Before training, your video needs to be converted to individual frames (0000.png, 0001.png, ...). The data directory needs to have a structure like this:

<data>
|---<original>
|   |---0000.png
|   |---0001.png
|   |---...
|---<mirror>

Other options

  • --random_background Randomizes background during training. Use it if you want to train VeGaS on a video with a transparent backround.
  • --poly_degree <int> Use to change polynomial degree of folded gaussians.
  • --batch_size <int> Batch size.

2. Rendering

python3 render.py --model_path <model_dir> --interp <interp>
  • --model_path Path to the model directory.
  • --interp Multiplier for the framerate during interpolation. Use 1 for the original framerate (default), 2 for doubling the framerate, etc.

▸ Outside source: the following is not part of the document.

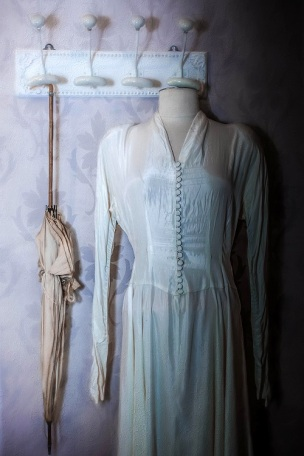 white dress s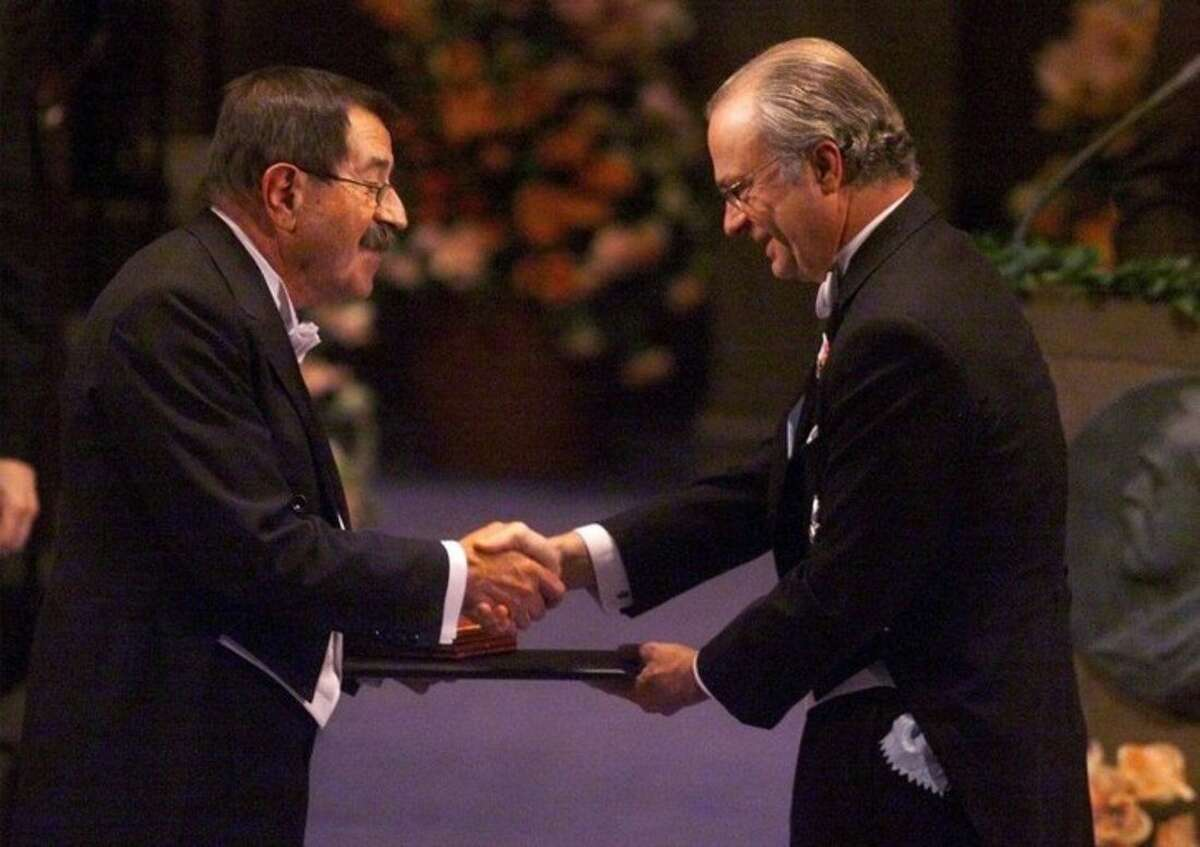 FILE - In this Dec. 10, 1999 file photo German author Guenter Grass, left, receives the Nobel Prize for literature from Swedish King Carl XVI Gustaf, right, at the Concert Hall in Stockholm, Sweden. Nobel laureate Grass has died his publishing house confirmed Monday, April 13, 2015. He was 87. (Tobias Rostlund/Pool via AP, file)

he rendered video is saved to the <model_dir>/render directory.

Editing gaussians

You can modify your render by manipulating Gaussians. Update the following function in render.py:

def modify_func(means3D: torch.Tensor, # num_gauss x 3, means3D[:,1] = 0
                scales: torch.Tensor, # num_gauss x 3, scales[:,1] = eps
                rotations: torch.Tensor # # num_gauss x 4, 3D quaternions of 2D rotations
                time: float):
    return means3D, scales, rotations

function in render.py where

  • means3D - positions of the gaussians
  • scales - scales of the gaussians
  • rotations - rotation quaternions of the gaussians
  • time - timestamp of the frame (between 0 and 1)

The shape of means3D and scales has to stay the same.

3. Saving pseudomesh

python3 save_psedomesh.py --model_path <model_dir>
  • --model_path Path to the model directory.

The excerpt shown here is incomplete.